> _EXERCISE TEXT_:
┏━━
Food poisoning occurring within few hours is always due to pre formed toxins and presents with predominant vomiting. It looks like it was a case of severe staph preformed toxin poisoning.
Facts about non meat common food poisoning
1. Foodborne illness is suspected when a patient presents with gastrointestinal symptoms including nausea, vomiting, abdominal pain, diarrhea and fever.
2. Some patients with foodborne illness may present initially with other complaints such as neurologic symptoms (eg, headaches, paralysis or tingling), hepatitis, and renal failure.
3. There are three important elements of the history that the physician should consider: Presenting symptoms; exposure to a particular type of food associated with foodborne disease and the time interval between exposure to the suspect food and the onset of symptoms.
4. Organisms that make a toxin in the food before the food is consumed. Consumption of the toxin-contaminated food will usually lead to the rapid onset of symptoms (6 to 12 hours) that are predominantly upper intestinal. Examples of this are Staphylococcus aureus, Bacillus cereus emetic toxin and botulism.
5. Pathogens that make toxin once they have been ingested. This usually takes longer (approximately 24 hours or longer), causes diarrhea that may be watery (eg, Vibrio cholerae or Enterotoxigenic Escherichia coli) or bloody (eg, Shiga toxin-producing E. coli).
6. Microbes that cause pathology by either damaging the epithelial cell surface or by actually invading across the intestinal epithelial cell barrier. This group of pathogens can produce a wide spectrum of clinical presentations from watery diarrhea (eg, Cryptosporidium parvum, enteric viruses) to inflammatory diarrhea (eg, Salmonella, Campylobacter, Shigella) or systemic disease (eg, L. monocytogenes).
7. VOMITING AS THE MAJOR PRESENTING SYMPTOM — A sudden onset of nausea and vomiting is likely due to the ingestion of a preformed toxin, such as S. aureus enterotoxin or B. cereus emetic toxin, or a chemical irritant. Because these are preformed toxins, there is no risk of person-to-person spread.
┗━━
> _QUESTIONS ON THE MATERIAL_:
1. In the food poisoning text, how soon do symptoms usually begin after someone eats food containing a toxin that formed before consumption?
2. Reproduce the passage of the food poisoning text that opens with the words containing "3. There are" and closes with "toxin-producing E. coli).".
3. Carry on the food poisoning text from its final sentence.
The entries have no connection to the food poisoning text.

> _INFORMATION PROVIDED_:
┏━━
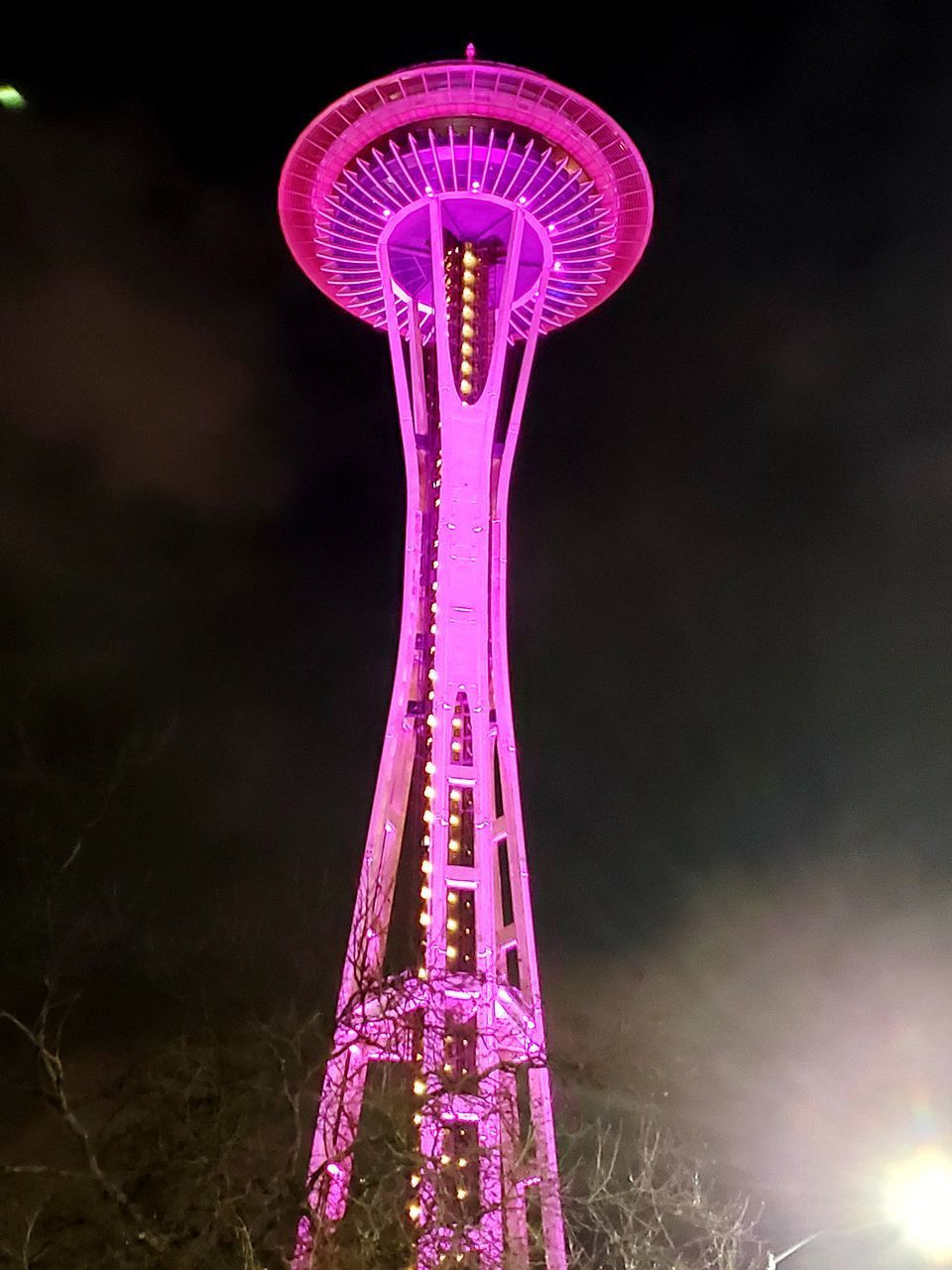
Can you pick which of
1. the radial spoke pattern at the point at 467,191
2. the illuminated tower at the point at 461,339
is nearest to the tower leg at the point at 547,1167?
the illuminated tower at the point at 461,339

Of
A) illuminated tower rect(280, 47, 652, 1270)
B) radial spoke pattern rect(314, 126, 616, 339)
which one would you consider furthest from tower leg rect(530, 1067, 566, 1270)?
radial spoke pattern rect(314, 126, 616, 339)

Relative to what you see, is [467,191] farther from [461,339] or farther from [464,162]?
[461,339]

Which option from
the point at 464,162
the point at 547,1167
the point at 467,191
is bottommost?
the point at 547,1167

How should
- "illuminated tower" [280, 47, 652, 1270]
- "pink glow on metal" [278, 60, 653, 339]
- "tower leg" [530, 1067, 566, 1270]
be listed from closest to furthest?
"tower leg" [530, 1067, 566, 1270] < "illuminated tower" [280, 47, 652, 1270] < "pink glow on metal" [278, 60, 653, 339]

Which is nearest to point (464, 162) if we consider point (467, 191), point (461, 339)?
point (467, 191)

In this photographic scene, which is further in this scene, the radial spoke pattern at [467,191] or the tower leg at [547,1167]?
the radial spoke pattern at [467,191]

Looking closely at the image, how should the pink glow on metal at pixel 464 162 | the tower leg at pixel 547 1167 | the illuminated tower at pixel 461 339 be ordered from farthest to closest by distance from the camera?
1. the pink glow on metal at pixel 464 162
2. the illuminated tower at pixel 461 339
3. the tower leg at pixel 547 1167

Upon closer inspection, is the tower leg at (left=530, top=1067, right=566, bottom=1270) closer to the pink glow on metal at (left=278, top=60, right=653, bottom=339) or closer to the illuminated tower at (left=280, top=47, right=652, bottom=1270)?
the illuminated tower at (left=280, top=47, right=652, bottom=1270)

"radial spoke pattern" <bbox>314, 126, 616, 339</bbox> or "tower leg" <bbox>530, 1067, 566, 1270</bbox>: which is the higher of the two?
"radial spoke pattern" <bbox>314, 126, 616, 339</bbox>

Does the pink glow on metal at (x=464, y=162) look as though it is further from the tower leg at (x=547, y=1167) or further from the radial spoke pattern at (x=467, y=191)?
the tower leg at (x=547, y=1167)
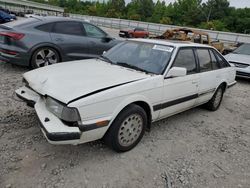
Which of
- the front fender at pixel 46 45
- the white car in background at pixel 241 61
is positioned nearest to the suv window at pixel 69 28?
the front fender at pixel 46 45

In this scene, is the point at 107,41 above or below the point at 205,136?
above

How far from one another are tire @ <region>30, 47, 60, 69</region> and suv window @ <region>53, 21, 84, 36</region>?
583 millimetres

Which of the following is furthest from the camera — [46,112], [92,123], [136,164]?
[136,164]

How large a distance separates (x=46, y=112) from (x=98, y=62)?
1454 mm

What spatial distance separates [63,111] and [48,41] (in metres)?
3.95

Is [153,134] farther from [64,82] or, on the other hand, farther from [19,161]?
[19,161]

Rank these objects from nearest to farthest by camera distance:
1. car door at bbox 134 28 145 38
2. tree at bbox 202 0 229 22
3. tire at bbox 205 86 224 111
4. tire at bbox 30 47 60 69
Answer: tire at bbox 205 86 224 111 → tire at bbox 30 47 60 69 → car door at bbox 134 28 145 38 → tree at bbox 202 0 229 22

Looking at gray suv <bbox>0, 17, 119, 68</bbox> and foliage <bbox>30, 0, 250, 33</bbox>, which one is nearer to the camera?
gray suv <bbox>0, 17, 119, 68</bbox>

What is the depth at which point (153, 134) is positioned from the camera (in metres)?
3.75

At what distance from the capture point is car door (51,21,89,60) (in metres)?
6.16

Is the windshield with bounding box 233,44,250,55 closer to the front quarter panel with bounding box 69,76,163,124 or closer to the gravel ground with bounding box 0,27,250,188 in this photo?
the gravel ground with bounding box 0,27,250,188

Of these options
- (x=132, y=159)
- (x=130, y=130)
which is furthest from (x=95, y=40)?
(x=132, y=159)

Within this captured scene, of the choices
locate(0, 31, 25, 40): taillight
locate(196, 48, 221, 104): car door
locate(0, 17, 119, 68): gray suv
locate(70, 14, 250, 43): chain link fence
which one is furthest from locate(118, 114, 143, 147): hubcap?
locate(70, 14, 250, 43): chain link fence

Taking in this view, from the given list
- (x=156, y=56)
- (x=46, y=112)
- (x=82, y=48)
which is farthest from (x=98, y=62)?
(x=82, y=48)
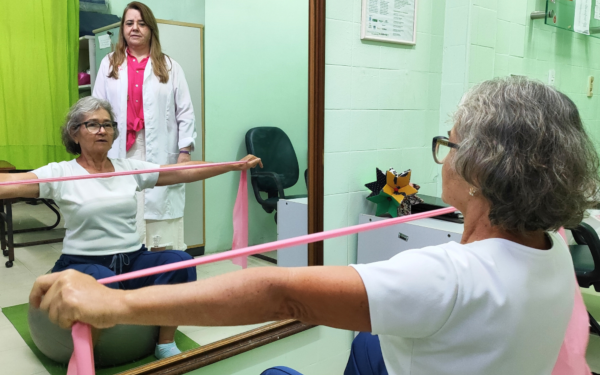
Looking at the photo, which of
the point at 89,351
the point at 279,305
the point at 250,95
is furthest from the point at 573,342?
the point at 250,95

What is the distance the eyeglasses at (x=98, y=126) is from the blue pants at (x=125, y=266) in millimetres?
360

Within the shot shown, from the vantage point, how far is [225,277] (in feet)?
2.60

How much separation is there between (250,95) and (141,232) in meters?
0.69

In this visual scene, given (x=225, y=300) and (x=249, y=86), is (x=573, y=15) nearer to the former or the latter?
(x=249, y=86)

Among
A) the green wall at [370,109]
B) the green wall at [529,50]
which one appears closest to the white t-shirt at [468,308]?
the green wall at [370,109]

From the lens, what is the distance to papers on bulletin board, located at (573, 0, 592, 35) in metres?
3.19

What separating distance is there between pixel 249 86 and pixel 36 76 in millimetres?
795

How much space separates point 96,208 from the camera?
1467 mm

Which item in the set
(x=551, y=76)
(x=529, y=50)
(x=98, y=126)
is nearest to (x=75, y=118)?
(x=98, y=126)

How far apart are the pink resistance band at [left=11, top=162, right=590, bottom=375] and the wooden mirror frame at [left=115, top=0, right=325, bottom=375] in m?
0.29

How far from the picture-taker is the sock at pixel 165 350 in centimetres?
165

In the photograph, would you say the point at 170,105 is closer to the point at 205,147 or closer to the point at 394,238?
the point at 205,147

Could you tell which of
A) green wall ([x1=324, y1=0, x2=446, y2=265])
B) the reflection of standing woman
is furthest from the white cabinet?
the reflection of standing woman

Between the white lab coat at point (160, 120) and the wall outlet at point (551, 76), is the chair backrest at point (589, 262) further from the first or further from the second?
the white lab coat at point (160, 120)
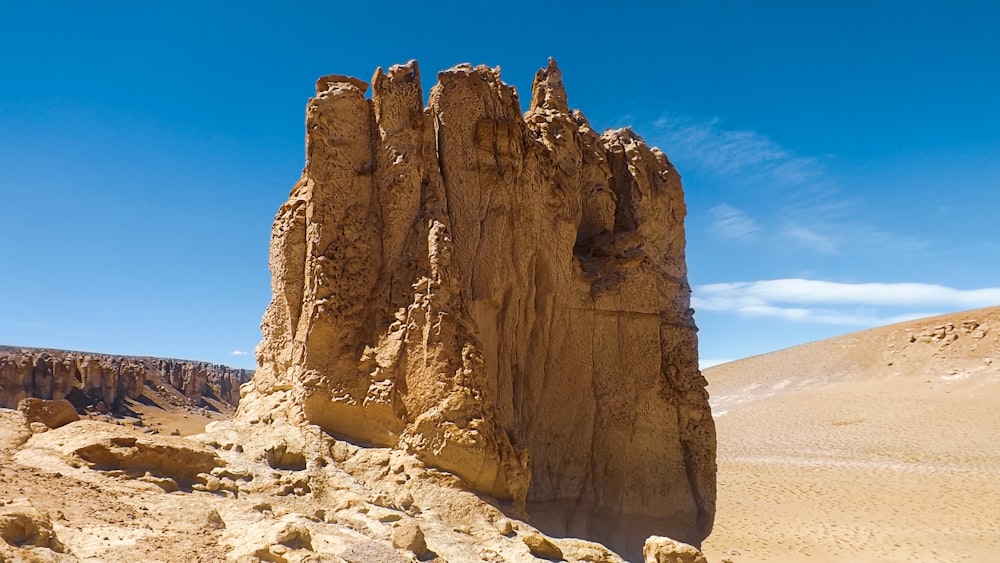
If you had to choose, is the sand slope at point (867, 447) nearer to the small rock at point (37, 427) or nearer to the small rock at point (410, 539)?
the small rock at point (410, 539)

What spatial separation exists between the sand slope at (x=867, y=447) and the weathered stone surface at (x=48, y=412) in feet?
40.9

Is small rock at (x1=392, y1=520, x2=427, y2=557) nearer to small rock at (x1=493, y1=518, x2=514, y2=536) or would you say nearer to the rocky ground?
the rocky ground

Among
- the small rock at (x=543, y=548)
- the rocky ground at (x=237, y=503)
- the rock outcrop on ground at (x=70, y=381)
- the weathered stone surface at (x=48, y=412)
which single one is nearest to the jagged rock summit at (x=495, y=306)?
the rocky ground at (x=237, y=503)

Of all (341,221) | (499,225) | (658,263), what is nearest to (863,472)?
(658,263)

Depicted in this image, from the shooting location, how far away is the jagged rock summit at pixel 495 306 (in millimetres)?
8125

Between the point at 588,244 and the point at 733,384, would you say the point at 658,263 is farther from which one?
the point at 733,384

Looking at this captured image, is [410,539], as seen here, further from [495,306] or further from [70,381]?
[70,381]

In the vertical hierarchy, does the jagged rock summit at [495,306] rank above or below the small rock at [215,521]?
above

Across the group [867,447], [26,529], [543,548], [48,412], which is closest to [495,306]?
[543,548]

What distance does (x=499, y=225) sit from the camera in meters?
9.52

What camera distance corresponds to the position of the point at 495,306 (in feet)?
31.1

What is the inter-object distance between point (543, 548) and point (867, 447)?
29.9 metres

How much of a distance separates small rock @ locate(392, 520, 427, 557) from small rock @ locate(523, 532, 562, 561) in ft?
3.66

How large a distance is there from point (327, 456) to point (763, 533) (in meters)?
14.0
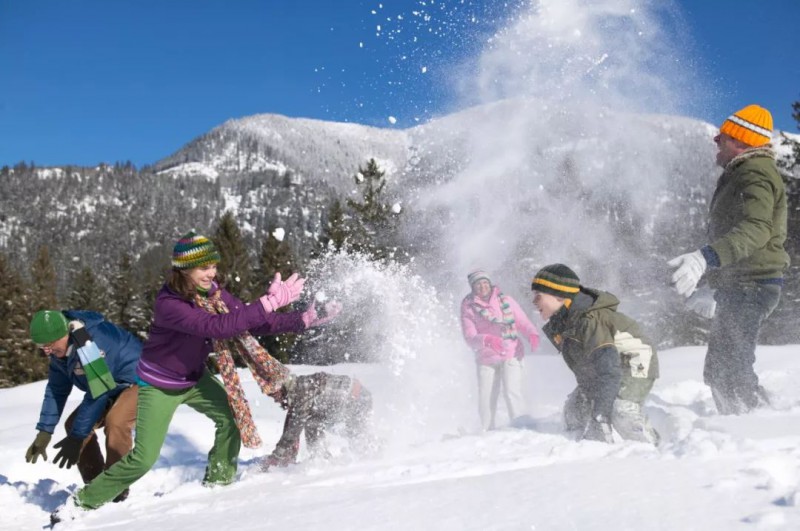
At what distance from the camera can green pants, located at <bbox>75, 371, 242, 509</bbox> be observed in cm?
424

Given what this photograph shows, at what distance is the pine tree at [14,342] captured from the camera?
30.9m

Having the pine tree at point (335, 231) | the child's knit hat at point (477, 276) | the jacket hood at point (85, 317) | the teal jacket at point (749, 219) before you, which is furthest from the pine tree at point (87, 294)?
the teal jacket at point (749, 219)

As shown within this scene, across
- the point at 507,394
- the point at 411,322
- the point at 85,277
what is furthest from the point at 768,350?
the point at 85,277

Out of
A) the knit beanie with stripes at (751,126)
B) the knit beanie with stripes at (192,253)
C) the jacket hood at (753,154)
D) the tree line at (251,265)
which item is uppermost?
the tree line at (251,265)

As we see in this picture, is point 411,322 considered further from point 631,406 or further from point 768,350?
point 768,350

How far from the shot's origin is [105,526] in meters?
3.56

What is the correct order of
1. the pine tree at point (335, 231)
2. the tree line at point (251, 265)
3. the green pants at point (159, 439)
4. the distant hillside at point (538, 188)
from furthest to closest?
the pine tree at point (335, 231) < the tree line at point (251, 265) < the distant hillside at point (538, 188) < the green pants at point (159, 439)

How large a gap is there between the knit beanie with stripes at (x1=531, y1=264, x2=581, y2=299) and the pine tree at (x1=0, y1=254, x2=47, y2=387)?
106ft

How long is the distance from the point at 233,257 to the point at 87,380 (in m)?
30.1

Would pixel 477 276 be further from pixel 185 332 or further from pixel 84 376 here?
pixel 84 376

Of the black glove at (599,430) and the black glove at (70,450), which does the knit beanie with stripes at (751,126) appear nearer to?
the black glove at (599,430)

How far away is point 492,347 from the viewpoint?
23.5 ft

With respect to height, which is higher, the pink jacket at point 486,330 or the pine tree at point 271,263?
the pine tree at point 271,263

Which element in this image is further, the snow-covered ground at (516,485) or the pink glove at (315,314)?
the pink glove at (315,314)
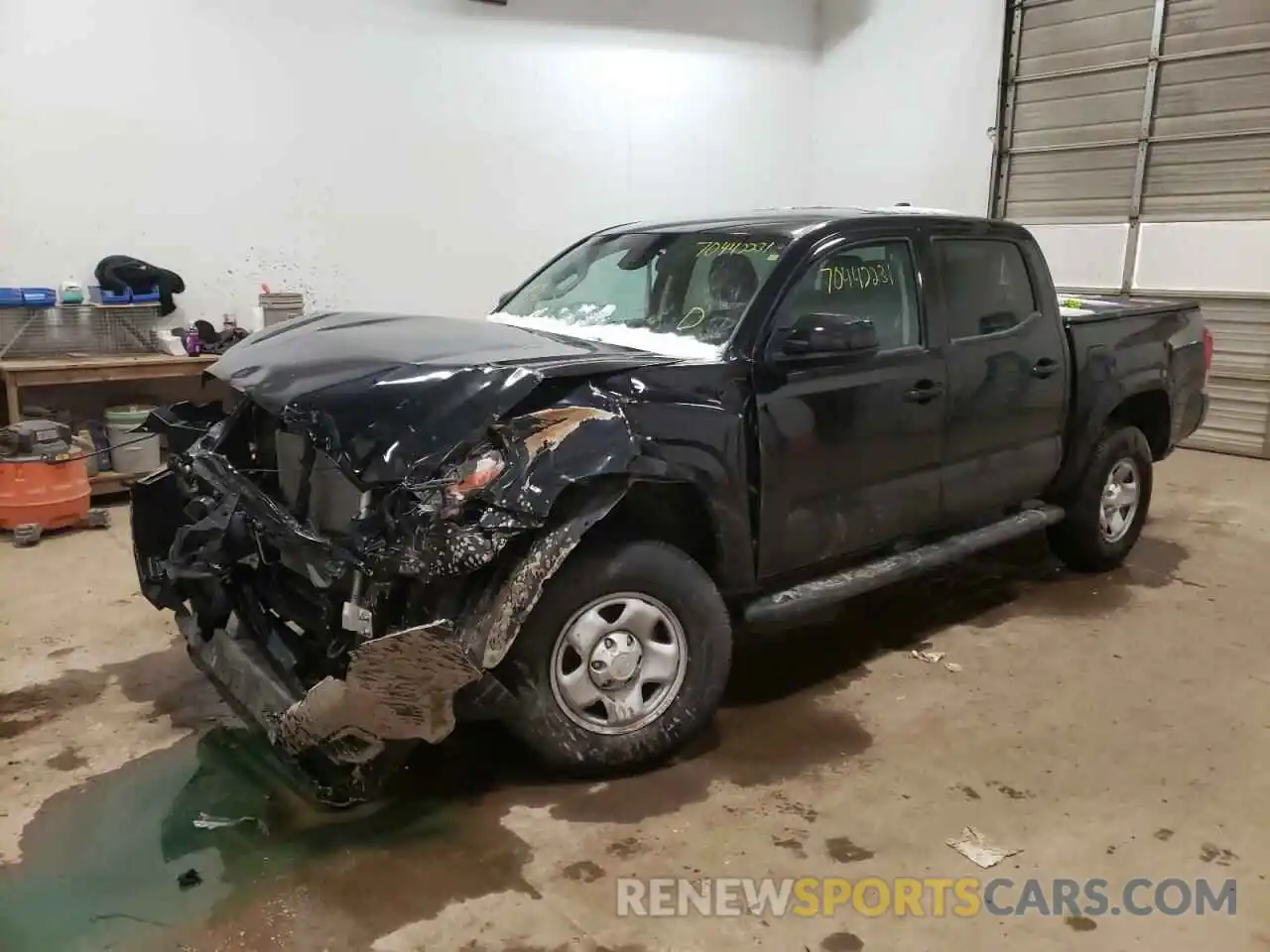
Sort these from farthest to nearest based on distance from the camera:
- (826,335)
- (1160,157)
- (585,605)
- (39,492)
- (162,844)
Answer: (1160,157) → (39,492) → (826,335) → (585,605) → (162,844)

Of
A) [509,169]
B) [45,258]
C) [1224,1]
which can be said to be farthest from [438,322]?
[1224,1]

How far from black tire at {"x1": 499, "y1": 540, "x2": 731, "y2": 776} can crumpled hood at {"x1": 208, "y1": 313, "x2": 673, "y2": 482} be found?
51cm

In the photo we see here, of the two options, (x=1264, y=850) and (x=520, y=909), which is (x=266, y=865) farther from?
(x=1264, y=850)

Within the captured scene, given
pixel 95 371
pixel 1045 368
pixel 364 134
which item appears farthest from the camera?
pixel 364 134

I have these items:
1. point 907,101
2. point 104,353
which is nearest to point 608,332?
point 104,353

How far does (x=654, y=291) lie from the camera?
12.2ft

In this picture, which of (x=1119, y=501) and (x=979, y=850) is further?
(x=1119, y=501)

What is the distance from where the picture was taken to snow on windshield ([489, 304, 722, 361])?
327 centimetres

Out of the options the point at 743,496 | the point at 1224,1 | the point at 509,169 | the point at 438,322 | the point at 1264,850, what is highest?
the point at 1224,1

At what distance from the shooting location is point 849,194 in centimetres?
1048

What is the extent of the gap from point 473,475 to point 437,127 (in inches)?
239

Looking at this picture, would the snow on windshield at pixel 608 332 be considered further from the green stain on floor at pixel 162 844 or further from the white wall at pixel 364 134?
the white wall at pixel 364 134

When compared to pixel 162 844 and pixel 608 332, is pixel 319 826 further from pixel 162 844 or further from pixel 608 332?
pixel 608 332

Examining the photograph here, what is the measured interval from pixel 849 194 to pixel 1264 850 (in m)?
8.72
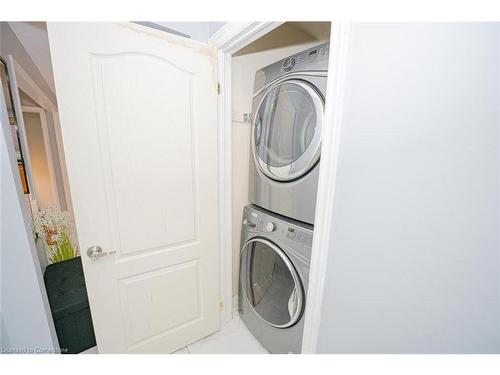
┗━━
> _RESPONSES PER TASK_:
1. Rapidly, usually within 6 to 12 hours.

2.
3. There are three important elements of the history that the physician should consider: Presenting symptoms; exposure to a particular type of food associated with foodborne disease and the time interval between exposure to the suspect food and the onset of symptoms.
4. Organisms that make a toxin in the food before the food is consumed. Consumption of the toxin-contaminated food will usually lead to the rapid onset of symptoms (6 to 12 hours) that are predominantly upper intestinal. Examples of this are Staphylococcus aureus, Bacillus cereus emetic toxin and botulism.
5. Pathogens that make toxin once they have been ingested. This usually takes longer (approximately 24 hours or longer), causes diarrhea that may be watery (eg, Vibrio cholerae or Enterotoxigenic Escherichia coli) or bloody (eg, Shiga toxin-producing E. coli).

3.
a. Staphylococcus aureus: symptoms usually begin within one to six hours of ingestion with nausea, vomiting and abdominal cramps. S. aureus toxin is heat-stable and is often associated with the consumption of foods prepared by a food handler such as dairy, produce, meats, eggs, and salads. The food handler usually contaminates the product; after the food is left at room temperature, the organisms multiply and can produce a substantial quantity of toxin.
b. Bacillus cereus — B. cereus is also capable of producing a heat-stable emetic enterotoxin, typically in starchy foods such as rice.
8. WATERY DIARRHEA AS THE MAJOR PRESENTING SYMPTOM: In contrast to the preformed toxin-mediated illnesses, which occur only hours after ingestion, and the organisms that produce toxins once ingested typically have an incubation period of 24 to 48 hours.
9. Clostridium perfringens is an important cause of watery diarrhea. The spores of C. perfringens can germinate in foods such as meats, poultry or gravy. Following ingestion of a large quantity of organisms with the food; C. perfringens toxin is produced in the host GI tract. The simultaneous ingestion of sweet potatoes, which contain trypsin inhibitors preventing the intestinal degradation of the toxin, may be a potentiating factor.
10. Botulism — Botulism (due to Clostridium botulinum toxin) is one of the most important of this group because of its life-threatening consequences. Typical foods associated with botulism are those canned at home, fermented fish, herb-infused oils, and foods held warm for extended periods of time.
11. Brucellosis: Brucellosis is acquired from consuming unpasteurized dairy products or from undercooked meat from animals that are infected with Brucella.